**Problem requirements:** How many proteins does the file "Chembl_targets.txt" describe, according to the source text?

It contains five columns:
Screened Entrez Gene: The KRAS entrez gene number.
SL Entrez Gene: The entrez gene number for the gene that was reported to be synthetically lethal with the KRAS gene.
Screened Gene: Gene symbol for KRAS
SL Gene: Gene symbol for the gene that was reported to be syntheticly lethal with the KRAS gene.
Pubmed Link: Link to the publication that reported this interaction.
Annotation File Based on Chembl v6. data
“Chembl_targets.txt” is a tab-delimited file describing 2104 proteins from a variety of species that are reported in the Chembl database (v6) to have at least one published, high-confidence, potent interaction with a compound. Download here: Chembl_targets_with_named_compounds.txt
This sample file contains 14 columns:
UniProt ID: The UniProt ID for the protein, as listed in ChEMBL.
Entrez Gene ID: The Entrez Gene ID for this protein based on the ID mapping service provided by the UniProt website.
Protein name from ChEMBL: The common name for this protein as listed by ChEMBL.
Number of different compounds reported in ChEMBL: The number of distinct compounds that have a value of <1uM associated with this protein at a ChEMBL confidence level of 5 or greater. Because commercial availability of particular compounds can vary over time, this number could be used as an estimate of how easy it will be to source a compound to inhibit this protein. Additional availability information can be obtained from the ZINC database[15], a free database of commercially available compounds
Number of publications reporting a compound protein interaction: Based on the same criteria as above, this is the number of distinct publications that report at least one compound with an interaction with this protein. This number could be used as a proxy for how often different binding studies on this protein are carried out.

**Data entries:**
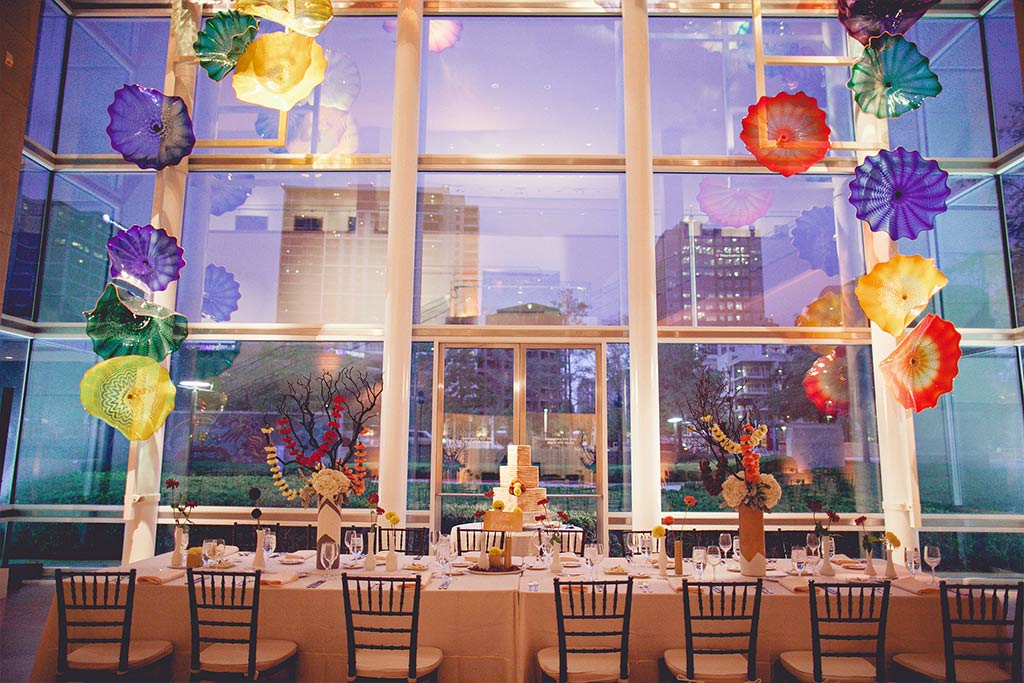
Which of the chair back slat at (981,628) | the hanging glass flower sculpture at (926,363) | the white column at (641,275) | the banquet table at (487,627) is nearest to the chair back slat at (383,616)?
the banquet table at (487,627)

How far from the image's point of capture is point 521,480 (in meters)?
6.79

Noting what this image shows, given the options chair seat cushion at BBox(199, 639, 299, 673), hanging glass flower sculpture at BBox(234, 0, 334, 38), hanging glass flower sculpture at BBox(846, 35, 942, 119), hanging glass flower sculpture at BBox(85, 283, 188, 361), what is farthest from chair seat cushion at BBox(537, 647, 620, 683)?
hanging glass flower sculpture at BBox(846, 35, 942, 119)

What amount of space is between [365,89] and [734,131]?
4168 millimetres

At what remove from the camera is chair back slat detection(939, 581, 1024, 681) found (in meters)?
3.62

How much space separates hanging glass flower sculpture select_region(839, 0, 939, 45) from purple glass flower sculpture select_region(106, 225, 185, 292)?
266 inches

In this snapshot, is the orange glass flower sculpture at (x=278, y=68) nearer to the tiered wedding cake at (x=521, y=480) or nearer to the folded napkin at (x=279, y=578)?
the tiered wedding cake at (x=521, y=480)

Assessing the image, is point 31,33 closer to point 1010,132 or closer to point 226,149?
point 226,149

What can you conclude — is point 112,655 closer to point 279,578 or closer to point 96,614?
point 96,614

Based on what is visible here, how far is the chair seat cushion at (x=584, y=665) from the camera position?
11.7 ft

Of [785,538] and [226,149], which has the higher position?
[226,149]

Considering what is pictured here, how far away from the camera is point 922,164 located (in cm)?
642

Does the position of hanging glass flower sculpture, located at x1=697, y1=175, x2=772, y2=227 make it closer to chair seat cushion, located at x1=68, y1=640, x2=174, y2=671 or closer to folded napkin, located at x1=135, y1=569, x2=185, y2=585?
folded napkin, located at x1=135, y1=569, x2=185, y2=585

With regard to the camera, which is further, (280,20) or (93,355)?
(93,355)

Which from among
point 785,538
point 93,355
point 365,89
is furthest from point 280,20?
point 785,538
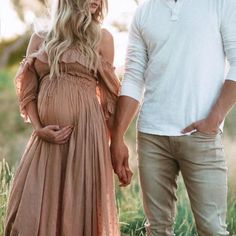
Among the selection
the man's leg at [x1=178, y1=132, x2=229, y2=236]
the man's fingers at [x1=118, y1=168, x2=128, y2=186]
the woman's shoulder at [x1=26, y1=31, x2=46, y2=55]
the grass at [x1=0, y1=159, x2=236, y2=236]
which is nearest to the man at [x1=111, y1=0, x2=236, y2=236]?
the man's leg at [x1=178, y1=132, x2=229, y2=236]

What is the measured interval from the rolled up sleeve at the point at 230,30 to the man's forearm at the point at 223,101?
3 centimetres

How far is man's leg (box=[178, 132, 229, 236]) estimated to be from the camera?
123 inches

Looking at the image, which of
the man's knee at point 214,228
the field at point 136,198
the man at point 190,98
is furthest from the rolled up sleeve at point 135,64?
the field at point 136,198

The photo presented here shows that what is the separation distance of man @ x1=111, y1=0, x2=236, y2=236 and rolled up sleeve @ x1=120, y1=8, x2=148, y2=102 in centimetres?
2

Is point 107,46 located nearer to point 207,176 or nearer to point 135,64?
point 135,64

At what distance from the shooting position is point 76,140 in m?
3.29

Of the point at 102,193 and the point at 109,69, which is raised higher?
the point at 109,69

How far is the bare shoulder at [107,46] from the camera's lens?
3326mm

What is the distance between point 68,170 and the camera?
10.7 feet

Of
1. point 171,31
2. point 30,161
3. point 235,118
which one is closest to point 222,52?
point 171,31

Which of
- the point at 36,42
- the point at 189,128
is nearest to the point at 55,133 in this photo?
the point at 36,42

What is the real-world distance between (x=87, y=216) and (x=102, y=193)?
0.11 metres

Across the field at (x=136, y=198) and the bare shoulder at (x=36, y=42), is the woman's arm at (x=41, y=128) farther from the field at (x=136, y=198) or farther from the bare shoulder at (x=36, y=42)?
the field at (x=136, y=198)

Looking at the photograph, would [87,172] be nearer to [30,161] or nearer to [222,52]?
[30,161]
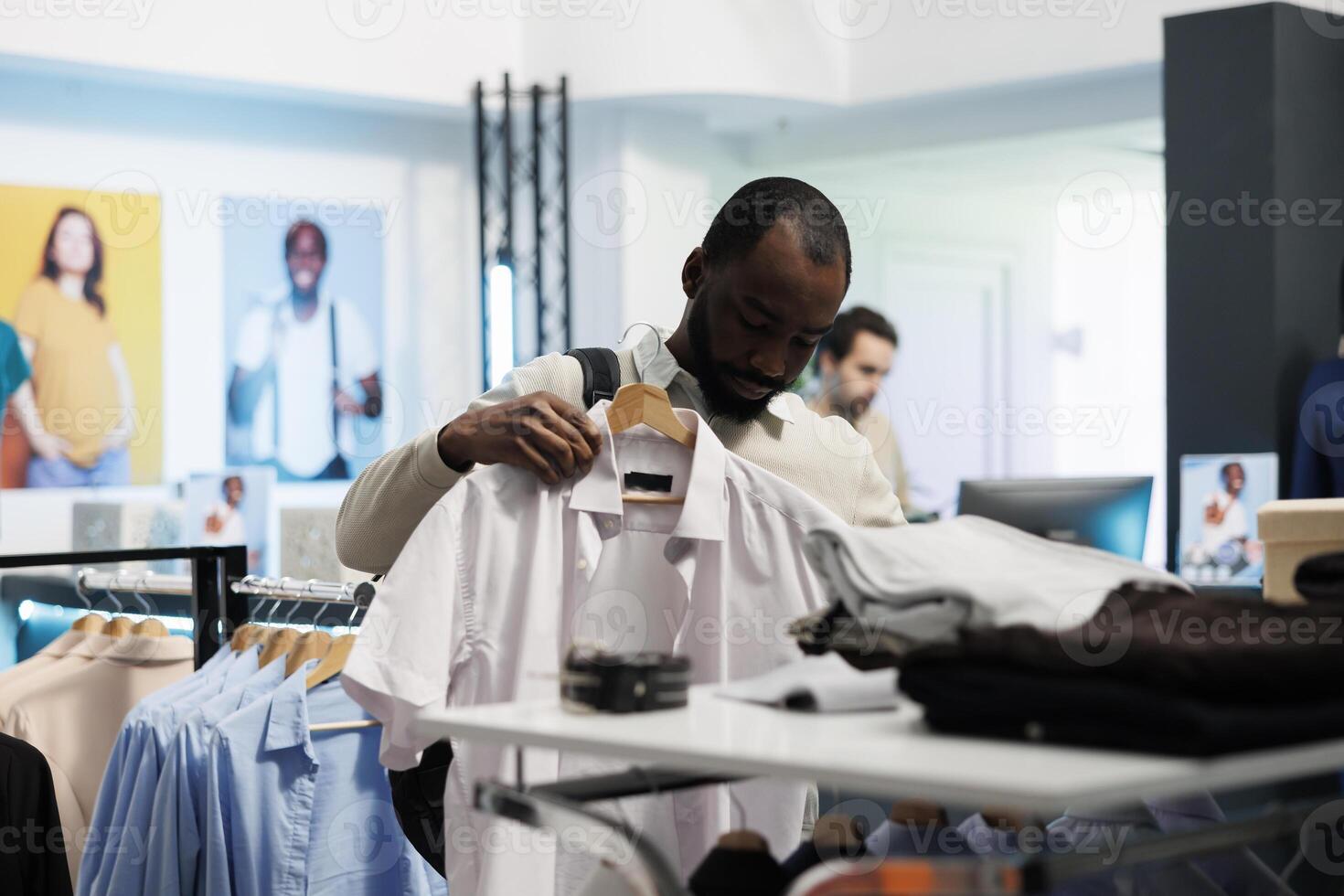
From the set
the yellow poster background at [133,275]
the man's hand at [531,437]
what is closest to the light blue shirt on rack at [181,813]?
the man's hand at [531,437]

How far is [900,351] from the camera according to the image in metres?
9.09

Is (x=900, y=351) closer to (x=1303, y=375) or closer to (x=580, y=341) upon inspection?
(x=580, y=341)

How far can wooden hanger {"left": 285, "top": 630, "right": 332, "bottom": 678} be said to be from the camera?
2719 mm

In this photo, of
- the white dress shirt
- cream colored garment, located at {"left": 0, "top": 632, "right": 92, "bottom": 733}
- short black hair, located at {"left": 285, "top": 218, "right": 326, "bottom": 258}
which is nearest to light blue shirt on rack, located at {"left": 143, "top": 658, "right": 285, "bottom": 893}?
cream colored garment, located at {"left": 0, "top": 632, "right": 92, "bottom": 733}

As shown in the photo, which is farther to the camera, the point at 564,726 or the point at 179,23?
the point at 179,23

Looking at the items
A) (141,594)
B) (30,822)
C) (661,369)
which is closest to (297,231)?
(141,594)

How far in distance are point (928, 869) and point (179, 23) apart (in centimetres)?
601

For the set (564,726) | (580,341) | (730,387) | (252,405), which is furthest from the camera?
(580,341)

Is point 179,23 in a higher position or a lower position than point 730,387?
higher

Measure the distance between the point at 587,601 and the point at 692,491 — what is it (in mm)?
196

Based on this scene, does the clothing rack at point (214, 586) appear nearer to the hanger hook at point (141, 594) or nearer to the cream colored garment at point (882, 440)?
the hanger hook at point (141, 594)

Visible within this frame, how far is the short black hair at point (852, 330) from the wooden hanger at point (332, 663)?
3.01m

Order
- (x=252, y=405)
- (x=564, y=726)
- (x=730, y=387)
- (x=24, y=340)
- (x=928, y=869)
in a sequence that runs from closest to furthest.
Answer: (x=928, y=869) → (x=564, y=726) → (x=730, y=387) → (x=24, y=340) → (x=252, y=405)

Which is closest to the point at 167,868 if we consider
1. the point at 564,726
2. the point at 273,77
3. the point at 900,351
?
the point at 564,726
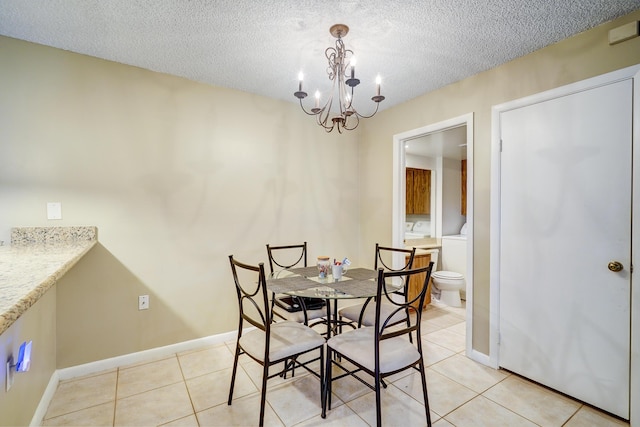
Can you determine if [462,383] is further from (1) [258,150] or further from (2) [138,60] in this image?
(2) [138,60]

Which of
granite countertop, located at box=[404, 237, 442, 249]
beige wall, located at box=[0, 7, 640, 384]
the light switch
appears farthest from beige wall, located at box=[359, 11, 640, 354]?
the light switch

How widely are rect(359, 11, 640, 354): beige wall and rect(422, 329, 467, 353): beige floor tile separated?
26 centimetres

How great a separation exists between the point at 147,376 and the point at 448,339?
2613 millimetres

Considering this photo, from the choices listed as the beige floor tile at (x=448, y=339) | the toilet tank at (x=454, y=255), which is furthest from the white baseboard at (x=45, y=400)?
the toilet tank at (x=454, y=255)

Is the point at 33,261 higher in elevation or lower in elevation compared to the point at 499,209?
lower

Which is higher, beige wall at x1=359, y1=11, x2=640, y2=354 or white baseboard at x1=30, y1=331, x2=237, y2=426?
beige wall at x1=359, y1=11, x2=640, y2=354

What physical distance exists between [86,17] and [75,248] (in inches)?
55.8

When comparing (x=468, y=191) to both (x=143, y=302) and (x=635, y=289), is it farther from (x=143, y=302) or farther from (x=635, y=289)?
(x=143, y=302)

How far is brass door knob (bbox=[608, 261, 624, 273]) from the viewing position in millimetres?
1790

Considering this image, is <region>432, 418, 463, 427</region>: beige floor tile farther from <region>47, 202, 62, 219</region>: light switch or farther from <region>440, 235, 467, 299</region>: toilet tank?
<region>47, 202, 62, 219</region>: light switch

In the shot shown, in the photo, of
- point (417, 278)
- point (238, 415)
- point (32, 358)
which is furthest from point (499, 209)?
point (32, 358)

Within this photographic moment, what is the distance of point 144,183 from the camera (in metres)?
2.45

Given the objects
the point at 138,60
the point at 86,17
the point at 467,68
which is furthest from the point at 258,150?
the point at 467,68

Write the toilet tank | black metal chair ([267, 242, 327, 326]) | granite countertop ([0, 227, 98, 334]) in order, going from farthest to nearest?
the toilet tank → black metal chair ([267, 242, 327, 326]) → granite countertop ([0, 227, 98, 334])
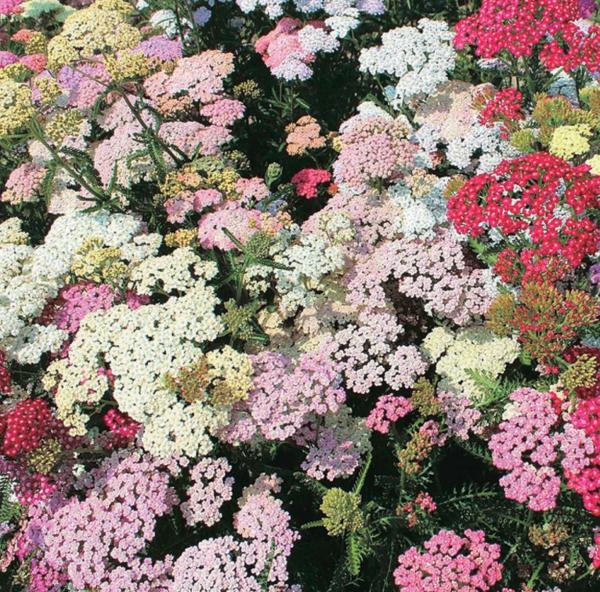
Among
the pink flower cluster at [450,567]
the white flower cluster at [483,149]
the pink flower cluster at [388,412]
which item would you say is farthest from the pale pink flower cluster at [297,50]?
the pink flower cluster at [450,567]

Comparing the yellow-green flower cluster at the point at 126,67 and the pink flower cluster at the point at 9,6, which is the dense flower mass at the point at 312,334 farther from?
the pink flower cluster at the point at 9,6

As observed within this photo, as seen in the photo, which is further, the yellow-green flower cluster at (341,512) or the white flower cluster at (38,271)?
the white flower cluster at (38,271)

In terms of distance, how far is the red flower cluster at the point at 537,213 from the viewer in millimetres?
3980

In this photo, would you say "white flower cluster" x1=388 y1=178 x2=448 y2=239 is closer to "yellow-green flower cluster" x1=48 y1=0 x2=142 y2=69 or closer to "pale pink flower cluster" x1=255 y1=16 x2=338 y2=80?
"pale pink flower cluster" x1=255 y1=16 x2=338 y2=80

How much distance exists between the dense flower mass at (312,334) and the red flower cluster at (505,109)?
0.02 metres

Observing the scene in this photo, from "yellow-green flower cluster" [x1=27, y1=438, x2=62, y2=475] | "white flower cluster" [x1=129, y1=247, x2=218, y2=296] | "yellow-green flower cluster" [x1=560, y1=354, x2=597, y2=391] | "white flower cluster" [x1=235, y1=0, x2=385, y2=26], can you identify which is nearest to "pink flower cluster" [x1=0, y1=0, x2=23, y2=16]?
"white flower cluster" [x1=235, y1=0, x2=385, y2=26]

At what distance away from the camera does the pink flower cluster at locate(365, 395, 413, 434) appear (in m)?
4.23

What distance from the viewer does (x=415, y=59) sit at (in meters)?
5.73

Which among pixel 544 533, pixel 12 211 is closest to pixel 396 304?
pixel 544 533

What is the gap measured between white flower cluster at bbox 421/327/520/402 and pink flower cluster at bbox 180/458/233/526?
1.45 m

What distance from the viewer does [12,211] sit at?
6.39m

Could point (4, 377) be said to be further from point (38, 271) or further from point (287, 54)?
point (287, 54)

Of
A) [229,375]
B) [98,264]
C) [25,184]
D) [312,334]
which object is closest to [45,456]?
[229,375]

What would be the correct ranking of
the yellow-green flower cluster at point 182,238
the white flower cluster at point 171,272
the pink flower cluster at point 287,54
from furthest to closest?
the pink flower cluster at point 287,54 < the yellow-green flower cluster at point 182,238 < the white flower cluster at point 171,272
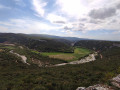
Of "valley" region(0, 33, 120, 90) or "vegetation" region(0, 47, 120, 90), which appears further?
"valley" region(0, 33, 120, 90)

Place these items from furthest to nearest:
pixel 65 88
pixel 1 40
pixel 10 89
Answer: pixel 1 40 → pixel 65 88 → pixel 10 89

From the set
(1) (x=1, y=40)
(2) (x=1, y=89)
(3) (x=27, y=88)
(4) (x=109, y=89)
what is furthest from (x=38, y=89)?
(1) (x=1, y=40)

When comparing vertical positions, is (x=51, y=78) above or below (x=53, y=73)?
above

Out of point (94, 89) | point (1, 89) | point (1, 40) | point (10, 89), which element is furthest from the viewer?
point (1, 40)

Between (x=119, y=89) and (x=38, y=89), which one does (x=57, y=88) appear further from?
(x=119, y=89)

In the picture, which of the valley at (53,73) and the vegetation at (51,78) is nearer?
→ the vegetation at (51,78)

**Exercise result:** 2104 proteins